Une étude réalisée par le Social Planning Council of Metropolitan Toronto et le département des services communautaires de la ville de Toronto apportait en décembre 1995 des détails sur les répercussions des compressions sur des centaines d'organismes communautaires. Plus de 162 programmes avaient déjà été annulés et plus de 106 disparaîtraient à la fin de l'année. Trois cent trente autres programmes communautaires et 74 programmes de garderie étaient «à l'étude."N28" Ces chiffres déprimants venaient confirmer les rensei- gnements anecdotiques contenus dans la Déclaration des femmes.

Il n'y a pratiquement pas eu de modification des règles de l'aide sociale ou de réduction des prestations d'aide sociale en 1996 comparativement à 1995 mais l'année a été marquée par les malaises sociaux et les soulèvements de travailleurs. Des milliers de fonctionnaires provinciaux ont fait la grève pendant cinq semaines à compter de février. Des milliers d'autres personnes, dont des assistés sociaux, des syndiqués et des professionnels de la santé ont pris part aux «journées d'action» dans plusieurs grandes villes de la province à un moment ou à un autre en 1996 et 1997.

Un des faits saillants de 1996 a été l'évolution des plans du gouvernement sur le travail obligatoire. Instituer un tel programme semblait beaucoup plus facile pendant la campagne électorale que dans la réalité. Le défi consistait à créer des emplois pour environ 300 000 personnes aptes au travail au moment même où il y avait déjà un demi-million de chômeurs dans la province. Il fallait de toutes nouvelles structures pour administrer le programme de travail obligatoire et assurer la surveillance des participants. Selon un fonctionnaire, l'institution d'un programme de travail obligatoire complet en Ontario pourrait coûter jusqu'à un milliard de dollars.

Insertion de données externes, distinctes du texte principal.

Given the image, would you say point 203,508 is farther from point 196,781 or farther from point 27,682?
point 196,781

En avril 1996, les conservateurs déclaraient que le programme serait sur pied en septembre mais seulement à titre de projet pilote dans 15 villes qui avaient manifesté de l'intérêt. Le plan initial devait s'appliquer à tous les assistés sociaux aptes au travail, y compris aux personnes seules ayant des enfants de plus de trois ans. Au moment où le projet pilote a été officiellement annoncé, à la mi-juin, 20 villes avaient exprimé leur intérêt.

Après beaucoup de réflexion sur la complexité et le coût élevé d'un programme de travail obligatoire provincial, le gouvernement décidait de mettre l'accent, dans un premier temps, sur les personnes seules aptes au travail. Environ 54 000 personnes devaient prendre part au premier volet du nouveau programme L'Ontario au travail. En 1998, le programme devrait toucher les 300 000 assistés sociaux aptes au travail.

Le gouvernement de l'Ontario avait prévu 100 millions de dollars pour commencer et il prévoyait dépenser environ 450 millions de dollars en 1998. Dans les municipalités choisies, les participants devaient travailler en moyenne 17 heures par semaine dans des emplois désignés pour continuer de toucher leur chèque d'aide sociale. Le gouvernement avait promis que les travaux communautaires n'enlèveront à personne un emploi rémunéré. Le guide d'Ontario au travail incluait une liste de suggestions de projets de travail obligatoire : enlèvement de vieilles billes de bois et de déchets des rivières et des ruisseaux, plantation d'arbres, entretien de pistes de motoneige et soutien dans des centres de jour pour personnes âgées.

Les placements ne devaient pas durer plus de six mois. En pratique, la limite de six mois pousserait les participants dans des emplois sans avenir, pour aboutir au programme fédéral d'assurance-emploi.

Les responsables de l'aide sociale des grandes villes n'ont pas souscrit à l'idée du travail obligatoire. Le Commissaire des services communautaires de la région de Toronto a déclaré ceci dans un article du Star de Toronto du 13 juin 1996: «Ce que la population oublie, c'est que les assistés sociaux sont déjà assujettis à certaines conditions. Ils doivent rechercher du travail et doivent aussi avoir un plan d'action visant à les sortir de l'aide sociale.» Selon le Commissaire, les 450 millions de dollars consacrés au programme de travail obligatoire constituaient un «gaspillage des trop rares deniers publics.» Pour elle, l'argent serait mieux dépensée en créant de vrais emplois pour les assistés sociaux et en leur offrant de vrais services de placement.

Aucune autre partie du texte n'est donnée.